_原始文档:_

在《A Bayesian hierarchical model for analyzing methylated RNA immunoprecipitation sequencing data》这篇文章中,我们提出用一种贝叶斯统计模型,即贝叶斯层次模型BaySeqPeak,用于分析MeRIP-Seq数据,从而帮助研究人员发现转录组中的甲基化位点信号[1]。
RNA甲基化数据分析现状
DNA与组蛋白的表观遗传修饰在调控基因表达上的重要影响已为科学界所广泛熟知。同DNA一样,作为生物遗传信息传递中的重要一环,RNA分子也广泛存在着化学修饰。目前,科学家已经鉴定确认了超过100种的RNA化学修饰方式,其中以m6A(N6-methyladenosine,6-甲基腺嘌呤,化学结构见图1)为常见[2]。

_任务要求 A:_
用两句话概括这段关于RNA甲基化数据分析的文字。
_任务要求 B:_
根据这段关于RNA甲基化数据分析的文字，回答下列问题：
(i) BaySeqPeak属于哪一种统计模型？
(ii) 科学家目前已鉴定确认的RNA化学修饰方式超过多少种？
(iii) m6A的中文名称是什么？
_任务要求 C:_
接着这段关于RNA甲基化数据分析的文字的最后一句，写出后续内容。
完成本练习不需要用到所给资料。

_所给资料:_

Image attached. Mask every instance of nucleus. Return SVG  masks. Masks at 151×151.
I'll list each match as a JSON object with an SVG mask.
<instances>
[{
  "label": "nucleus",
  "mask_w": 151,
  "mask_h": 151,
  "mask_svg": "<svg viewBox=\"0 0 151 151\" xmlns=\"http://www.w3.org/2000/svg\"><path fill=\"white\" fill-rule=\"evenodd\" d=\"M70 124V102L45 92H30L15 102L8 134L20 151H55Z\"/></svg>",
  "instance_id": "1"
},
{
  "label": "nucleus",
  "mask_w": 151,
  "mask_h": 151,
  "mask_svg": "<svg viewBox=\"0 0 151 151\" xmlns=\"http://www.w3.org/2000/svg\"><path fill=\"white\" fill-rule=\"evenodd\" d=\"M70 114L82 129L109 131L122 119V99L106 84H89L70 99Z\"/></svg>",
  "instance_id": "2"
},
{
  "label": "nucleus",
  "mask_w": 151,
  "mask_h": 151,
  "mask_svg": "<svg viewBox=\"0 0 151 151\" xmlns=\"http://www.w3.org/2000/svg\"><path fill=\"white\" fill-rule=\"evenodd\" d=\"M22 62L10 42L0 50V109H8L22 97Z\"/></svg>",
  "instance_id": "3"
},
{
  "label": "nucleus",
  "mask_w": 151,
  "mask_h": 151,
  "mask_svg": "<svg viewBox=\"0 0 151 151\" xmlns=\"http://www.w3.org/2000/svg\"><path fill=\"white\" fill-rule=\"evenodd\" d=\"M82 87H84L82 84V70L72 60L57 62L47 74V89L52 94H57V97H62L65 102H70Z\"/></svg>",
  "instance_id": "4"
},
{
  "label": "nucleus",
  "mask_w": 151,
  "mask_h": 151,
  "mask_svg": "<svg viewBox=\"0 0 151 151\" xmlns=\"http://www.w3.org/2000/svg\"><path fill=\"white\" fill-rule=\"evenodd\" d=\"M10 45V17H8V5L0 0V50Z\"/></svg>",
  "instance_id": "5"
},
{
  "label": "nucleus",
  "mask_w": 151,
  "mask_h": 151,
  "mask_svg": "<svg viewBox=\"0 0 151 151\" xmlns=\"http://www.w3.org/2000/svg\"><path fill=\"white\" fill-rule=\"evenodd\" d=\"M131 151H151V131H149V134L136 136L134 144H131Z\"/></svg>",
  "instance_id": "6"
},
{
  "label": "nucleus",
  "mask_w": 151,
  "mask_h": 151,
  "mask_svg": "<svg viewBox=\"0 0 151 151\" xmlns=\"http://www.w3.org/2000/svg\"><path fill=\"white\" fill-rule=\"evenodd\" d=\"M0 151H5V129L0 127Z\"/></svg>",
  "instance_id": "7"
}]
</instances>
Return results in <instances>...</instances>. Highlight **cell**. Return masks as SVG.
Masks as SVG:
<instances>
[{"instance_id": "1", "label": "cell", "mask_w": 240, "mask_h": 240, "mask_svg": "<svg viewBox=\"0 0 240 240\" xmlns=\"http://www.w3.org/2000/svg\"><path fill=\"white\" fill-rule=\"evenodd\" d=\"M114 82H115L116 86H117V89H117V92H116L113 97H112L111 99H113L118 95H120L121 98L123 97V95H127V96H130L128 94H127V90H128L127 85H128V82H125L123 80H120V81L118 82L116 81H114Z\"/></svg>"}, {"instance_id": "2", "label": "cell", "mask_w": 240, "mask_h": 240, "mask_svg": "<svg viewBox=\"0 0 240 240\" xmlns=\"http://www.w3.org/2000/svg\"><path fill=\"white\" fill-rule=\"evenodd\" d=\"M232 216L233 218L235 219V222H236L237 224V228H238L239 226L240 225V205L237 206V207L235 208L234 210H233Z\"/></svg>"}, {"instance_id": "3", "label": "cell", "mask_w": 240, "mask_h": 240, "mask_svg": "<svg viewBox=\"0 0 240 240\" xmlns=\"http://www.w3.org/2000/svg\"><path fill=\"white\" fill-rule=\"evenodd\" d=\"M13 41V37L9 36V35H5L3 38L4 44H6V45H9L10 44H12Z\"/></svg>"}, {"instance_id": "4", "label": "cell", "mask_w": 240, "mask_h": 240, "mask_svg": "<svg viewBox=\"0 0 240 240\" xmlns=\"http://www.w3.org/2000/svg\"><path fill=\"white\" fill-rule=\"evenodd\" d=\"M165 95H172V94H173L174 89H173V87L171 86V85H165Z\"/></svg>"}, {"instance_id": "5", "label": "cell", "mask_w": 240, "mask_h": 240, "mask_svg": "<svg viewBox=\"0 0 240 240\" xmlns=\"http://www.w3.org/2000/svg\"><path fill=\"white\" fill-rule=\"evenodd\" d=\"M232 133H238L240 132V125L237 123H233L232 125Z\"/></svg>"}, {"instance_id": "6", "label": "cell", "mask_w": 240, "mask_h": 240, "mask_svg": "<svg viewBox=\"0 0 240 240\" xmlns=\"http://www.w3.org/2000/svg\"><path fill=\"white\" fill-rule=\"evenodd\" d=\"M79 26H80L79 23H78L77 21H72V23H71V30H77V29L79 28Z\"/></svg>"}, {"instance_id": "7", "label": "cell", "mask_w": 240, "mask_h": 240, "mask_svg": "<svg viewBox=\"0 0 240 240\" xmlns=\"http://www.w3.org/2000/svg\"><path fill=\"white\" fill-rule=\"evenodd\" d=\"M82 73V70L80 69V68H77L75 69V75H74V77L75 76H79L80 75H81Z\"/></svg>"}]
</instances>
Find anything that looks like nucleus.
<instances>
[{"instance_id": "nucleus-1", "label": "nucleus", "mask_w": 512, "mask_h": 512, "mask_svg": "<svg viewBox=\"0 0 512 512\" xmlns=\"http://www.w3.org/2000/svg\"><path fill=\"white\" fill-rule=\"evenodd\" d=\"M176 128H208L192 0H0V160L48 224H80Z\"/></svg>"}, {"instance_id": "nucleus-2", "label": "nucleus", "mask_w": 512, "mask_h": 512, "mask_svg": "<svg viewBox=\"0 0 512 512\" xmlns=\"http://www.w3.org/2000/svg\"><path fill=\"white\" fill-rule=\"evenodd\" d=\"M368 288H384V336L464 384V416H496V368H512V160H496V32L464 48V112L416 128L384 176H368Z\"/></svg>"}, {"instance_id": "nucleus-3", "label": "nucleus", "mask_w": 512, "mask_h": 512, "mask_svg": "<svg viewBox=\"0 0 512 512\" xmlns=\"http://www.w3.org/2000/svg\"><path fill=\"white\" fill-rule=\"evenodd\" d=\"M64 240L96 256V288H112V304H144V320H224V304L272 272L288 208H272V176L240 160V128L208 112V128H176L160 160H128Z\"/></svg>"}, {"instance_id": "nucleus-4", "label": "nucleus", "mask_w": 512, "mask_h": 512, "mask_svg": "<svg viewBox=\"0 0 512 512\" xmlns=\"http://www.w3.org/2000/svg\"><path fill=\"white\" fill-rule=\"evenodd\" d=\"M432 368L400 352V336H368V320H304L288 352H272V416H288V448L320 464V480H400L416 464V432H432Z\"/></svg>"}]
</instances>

_作答区 A:_
文中提出用贝叶斯层次模型BaySeqPeak分析MeRIP-Seq数据，以帮助研究人员发现转录组中的甲基化位点信号。同DNA一样，RNA分子也广泛存在化学修饰，目前已鉴定确认的RNA化学修饰方式超过100种，其中以m6A为常见。

_作答区 B:_
(i) 贝叶斯层次模型。
(ii) 超过100种。
(iii) 6-甲基腺嘌呤。

_作答区 C:_
图1 m6A甲基化修饰过程
m6A甲基化修饰是一种由多种蛋白参与的动态可逆的修饰方式。它的生成主要是由甲基转移酶复合体介导,其中包含METTL3,METTL14和WTAP;而擦除甲基化修饰基团的过程则由去甲基化酶FTO和ALKBH5负责。此外,多种蛋白,如YTHDF1和YTHDF3都可识别m6A信号位点,并通过结合下游效应蛋白的方式传递甲基化信号。目前已经发现,m6A在调控基因表达、剪接、RNA 编辑、RNA 稳定性和控制mRNA寿命和降解等多方面都存在重要的影响[3]。
虽然RNA甲基化在上世纪七十年代就已经被发现证实,但长期以来由于技术局限,相关的修饰机理、调控手段以及生物学意义一直未能阐明。现在,MeRIP-Seq (methylated RNA immunoprecipitation sequencing)技术的出现[4,5](图2),使得通过高通量手段在全转录组(transcriptome)水平上研究m6A甲基化修饰变为可能。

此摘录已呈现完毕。